Les causes les plus communes d’hématurie asymptomatiques sont énumérées dans l’encadré 141.1. La néphropathie à IgA peut se manifester sous la forme de trois syndromes différents. Environ la moitié de ces patients ont des antécédents d’épisodes d’hématurie macroscopique associés à une infection des voies respiratoires supérieures qui peuvent se reproduire, lors d’épisodes ultérieurs de pharyngite, d’une maladie fébrile ou d’un gros effort. Les patients sont généralement asymptomatiques ; l’hypertension artérielle et l’œdème périphérique sont rares. Le deuxième syndrome le plus courant se caractérise par une hématurie microscopique asymptomatique avec protéinurie ; à long terme, il a le plus mauvais pronostic. Le troisième type s’inscrit dans le cadre du syndrome de vasculite, le purpura rhumatoïde (Henoch-Schönlein), qui se développe le plus souvent chez les enfants. Le syndrome néphrétique postinfectieux de la néphropathie à IgA se distingue de la glomérulonéphrite poststreptococcique en ce qu’il survient 1 à 2 j après le début de l’infection, alors que la glomérulonéphrite poststreptococcique se manifeste 10 à 14 j après l’infection.
La glomérulonéphrite aiguë se manifeste habituellement par l’apparition soudaine d’une protéinurie, d’une hématurie et de sédiments urinaires contenant des globules rouges dysmorphiques, des cylindres érythrocytaires et des débris cellulaires. Les patients ont généralement de l’œdème, de l’hypertension, une oligurie et une insuffisance rénale.

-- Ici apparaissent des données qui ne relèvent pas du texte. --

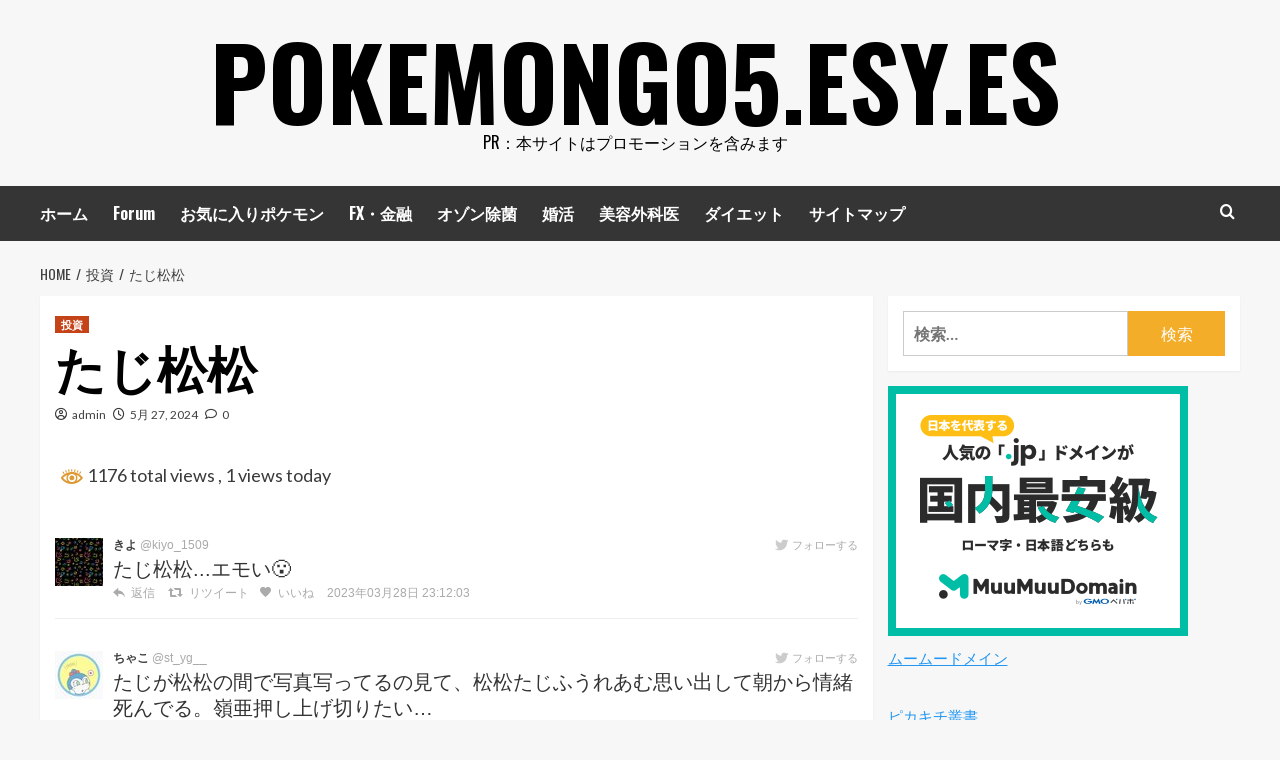

--- FILE ---
content_type: text/html; charset=utf-8
request_url: https://www.google.com/recaptcha/api2/aframe
body_size: 268
content:
<!DOCTYPE HTML><html><head><meta http-equiv="content-type" content="text/html; charset=UTF-8"></head><body><script nonce="39_524GKAZiWpXuqME-uTQ">/** Anti-fraud and anti-abuse applications only. See google.com/recaptcha */ try{var clients={'sodar':'https://pagead2.googlesyndication.com/pagead/sodar?'};window.addEventListener("message",function(a){try{if(a.source===window.parent){var b=JSON.parse(a.data);var c=clients[b['id']];if(c){var d=document.createElement('img');d.src=c+b['params']+'&rc='+(localStorage.getItem("rc::a")?sessionStorage.getItem("rc::b"):"");window.document.body.appendChild(d);sessionStorage.setItem("rc::e",parseInt(sessionStorage.getItem("rc::e")||0)+1);localStorage.setItem("rc::h",'1769293966916');}}}catch(b){}});window.parent.postMessage("_grecaptcha_ready", "*");}catch(b){}</script></body></html>

--- FILE ---
content_type: text/javascript
request_url: https://accaii.com/init
body_size: 161
content:
typeof window.accaii.init==='function'?window.accaii.init('53f1e63147673165'):0;

--- FILE ---
content_type: text/javascript; charset=utf-8
request_url: https://accaii.com/pikakichi2015/script?ck1=0&xno=53f1e63147673165&tz=0&scr=1280.720.24&inw=1280&dpr=1&ori=0&tch=0&geo=1&nav=Mozilla%2F5.0%20(Macintosh%3B%20Intel%20Mac%20OS%20X%2010_15_7)%20AppleWebKit%2F537.36%20(KHTML%2C%20like%20Gecko)%20Chrome%2F131.0.0.0%20Safari%2F537.36%3B%20ClaudeBot%2F1.0%3B%20%2Bclaudebot%40anthropic.com)&url=https%3A%2F%2Fpokemongo5.esy.es%2F%25E3%2581%259F%25E3%2581%2598%25E6%259D%25BE%25E6%259D%25BE%2F&ttl=%E3%81%9F%E3%81%98%E6%9D%BE%E6%9D%BE%20-%20pokemongo5.esy.es&if=0&ct=0&wd=1&mile=&ref=&now=1769293966265
body_size: 190
content:
window.accaii.save('fd969664ac47464e.68c4f9e1.69754566.328.52c.10db.dd','esy.es');
window.accaii.ready(true);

Dans la forme la plus sévère, la glomérulonéphrite rapidement progressive (GNRP), la concentration de créatinine sérique s’élève en quelques jours ou semaines, entraînant une insuffisance rénale grave. Structurellement, la GNRP est généralement associée à la formation de croissants glomérulaires qui résultent de la prolifération des cellules épithéliales glomérulaires et de phagocytes mononucléaires dans l’espace de Bowman. Les croissants ne sont pas révélateurs d’une cause spécifique de lésions glomérulaires, mais peuvent relever de nombreux mécanismes pathogéniques différents.

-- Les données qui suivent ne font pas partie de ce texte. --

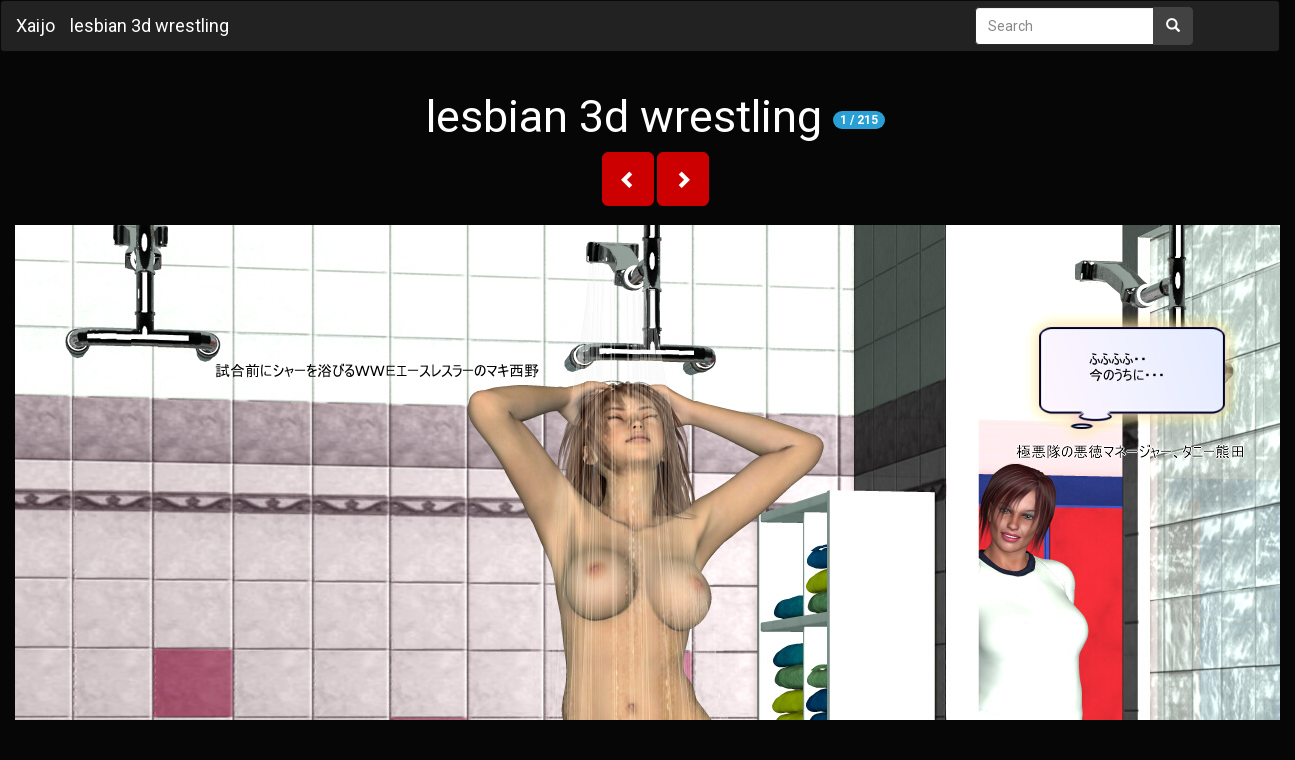

--- FILE ---
content_type: text/html; charset=utf-8
request_url: https://xaijo.com/view/lesbian3dwrestling
body_size: 1952
content:
<!doctype html><html lang=en>
<head>
<meta charset=utf-8>
<meta http-equiv=X-UA-Compatible content="IE=edge">
<meta name=viewport content="width=device-width,initial-scale=1">
<meta charset=utf-8>
<link rel=stylesheet href=https://maxcdn.bootstrapcdn.com/bootstrap/3.3.6/css/bootstrap.min.css integrity=sha384-1q8mTJOASx8j1Au+a5WDVnPi2lkFfwwEAa8hDDdjZlpLegxhjVME1fgjWPGmkzs7 crossorigin=anonymous>
<link href=https://maxcdn.bootstrapcdn.com/bootswatch/3.3.7/cyborg/bootstrap.min.css rel=stylesheet integrity=sha384-D9XILkoivXN+bcvB2kSOowkIvIcBbNdoDQvfBNsxYAIieZbx8/SI4NeUvrRGCpDi crossorigin=anonymous>
<link rel=stylesheet href=https://maxcdn.bootstrapcdn.com/font-awesome/4.5.0/css/font-awesome.min.css integrity=sha384-XdYbMnZ/QjLh6iI4ogqCTaIjrFk87ip+ekIjefZch0Y+PvJ8CDYtEs1ipDmPorQ+ crossorigin=anonymous>
<script src=https://ajax.googleapis.com/ajax/libs/jquery/2.1.4/jquery.min.js integrity=sha384-8gBf6Y4YYq7Jx97PIqmTwLPin4hxIzQw5aDmUg/DDhul9fFpbbLcLh3nTIIDJKhx crossorigin=anonymous></script>
<script src=https://maxcdn.bootstrapcdn.com/bootstrap/3.3.6/js/bootstrap.min.js integrity=sha384-0mSbJDEHialfmuBBQP6A4Qrprq5OVfW37PRR3j5ELqxss1yVqOtnepnHVP9aJ7xS crossorigin=anonymous></script>
<!--[if lt IE 9]><script src=https://oss.maxcdn.com/libs/html5shiv/3.7.0/html5shiv.js></script>
<script src=https://oss.maxcdn.com/libs/respond.js/1.4.2/respond.min.js></script><![endif]--><meta name=distribution content="global">
<meta name=robots content="follow, all">
<meta name=generator content="Adult Galleries CMS">
<meta name=yandex-verification content='507e598c10b626ab'>
<meta name=msvalidate.01 content="23574F5151B4D5542CA013C367497C8C">
<title>lesbian 3d wrestling | Xaijo </title>
<meta name=description content="lesbian 3d wrestling">
<meta name=keywords content="lesbian 3d wrestling">
<meta property="og:type" content="article">
<meta property="og:title" content="lesbian 3d wrestling">
<meta name=twitter:card content="summary">
<meta name=twitter:title content="lesbian 3d wrestling">
<meta name=twitter:description content="lesbian 3d wrestling">
<script type=application/ld+json>
{
  "@context":"http://schema.org",
  "@type":"LiveBlogPosting",
  "@id":"http://xaijo.com/view/lesbian3dwrestling",
  "headline":"lesbian 3d wrestling",
  "description":"lesbian 3d wrestling"
}

</script>
<script async src="https://www.googletagmanager.com/gtag/js?id=G-E6DMLKPHX2"></script>
<script>
  window.dataLayer = window.dataLayer || [];
  function gtag(){dataLayer.push(arguments);}
  gtag('js', new Date());

  gtag('config', 'G-E6DMLKPHX2');
</script>
<meta name=msvalidate.01 content="23574F5151B4D5542CA013C367497C8C">
</head>
<body>
<nav class="navbar navbar-inverse navbar-default" role=navigation style=width:100%>
<div class=container style=width:100%>
<div class=navbar-header>
<button type=button class=navbar-toggle data-toggle=collapse data-target=#bs-example-navbar-collapse-1>
<span class=sr-only>Toggle navigation</span>
<span class=icon-bar></span>
<span class=icon-bar></span>
<span class=icon-bar></span>
</button>
<a class=navbar-brand href=/>Xaijo</a>
<a class=navbar-brand href="https://xaijo.com/view/lesbian3dwrestling">lesbian 3d wrestling</a>
</div>
<div class="collapse navbar-collapse" id=bs-example-navbar-collapse-1>
<div class="col-sm-3 col-md-3 pull-right">
<form class=navbar-form role=search action=//google.com/search method=get accept-charset=UTF-8>
<input type=hidden name=sitesearch value=xaijo.com>
<div class=input-group>
<input type=text class=form-control placeholder=Search name=q>
<div class=input-group-btn>
<button class="btn btn-default" type=submit><i class="glyphicon glyphicon-search"></i></button>
</div>
</div>
</form>
</div>
</div>
</div>
</nav>
<div class=container style=width:100%>
<table width=100%; style=background-color:initial>
<tr>
<td width=10%; style=vertical-align:top> </td>
<td width=80%; style=vertical-align:top>
<center>
<h2>lesbian 3d wrestling <span class=badge>1 / 215</span></h2>
<button type=button class="btn btn-danger btn-lg glyphicon glyphicon-chevron-left" onclick="document.location='/view/lesbian3dwrestling?image=0'"></button>
<button type=button class="btn btn-danger btn-lg glyphicon glyphicon-chevron-right" onclick="document.location='/view/lesbian3dwrestling?image=2'"></button> <br> <br>
<a href="/view/lesbian3dwrestling?image=2"><img style=z-index:-5 src=http://cdn1.xaijo.com/p/py/8cr/0.png></a>
</center>
</td>
<td width=10%; style=vertical-align:top> <b> </td>
</tr>
</table>
</div>
<center>
<footer>
<p>Copyright &copy; xaijo.com Jan 18, 2026</p>
</div>
</footer>
</center>
<aside style="margin:1.5em auto;padding:.75em 1em;border-top:1px solid;border-bottom:1px solid;opacity:.7;font-size:.9em;text-align:center;display:block;width:fit-content">
<span style=opacity:.6>See also:</span>
<a href=https://alypics.com/ style=color:inherit;text-decoration:underline rel=noopener>alypics.com</a>
</aside><script defer src="https://static.cloudflareinsights.com/beacon.min.js/vcd15cbe7772f49c399c6a5babf22c1241717689176015" integrity="sha512-ZpsOmlRQV6y907TI0dKBHq9Md29nnaEIPlkf84rnaERnq6zvWvPUqr2ft8M1aS28oN72PdrCzSjY4U6VaAw1EQ==" data-cf-beacon='{"version":"2024.11.0","token":"e47a1d39dde947b28fdb927c6133f55a","r":1,"server_timing":{"name":{"cfCacheStatus":true,"cfEdge":true,"cfExtPri":true,"cfL4":true,"cfOrigin":true,"cfSpeedBrain":true},"location_startswith":null}}' crossorigin="anonymous"></script>
</body>
</html>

Toutes les formes de néphrite aiguë, y compris la GNRP, peuvent être la conséquence d’infections streptococciques ou staphylococciques, ou d’affections immunologiques. La maladie se caractérise par l’apparition soudaine d’un œdème et d’une oligurie avec une protéinurie importante et une hématurie (figure 141.3). Hypertension hypertrophie cardiaque et œdème pulmonaire peuvent compliquer l’évolution clinique. Dans le monde occidental, les types d’infections entraînant une glomérulonéphrite postinfectieuse ont changé ; c’est ainsi que les patients immunodéprimés, parce qu’ils sont atteints de cirrhose, de cancer ou sont transplantés, développent des glomérulopathies dues à divers micro-organismes à Gram négatif.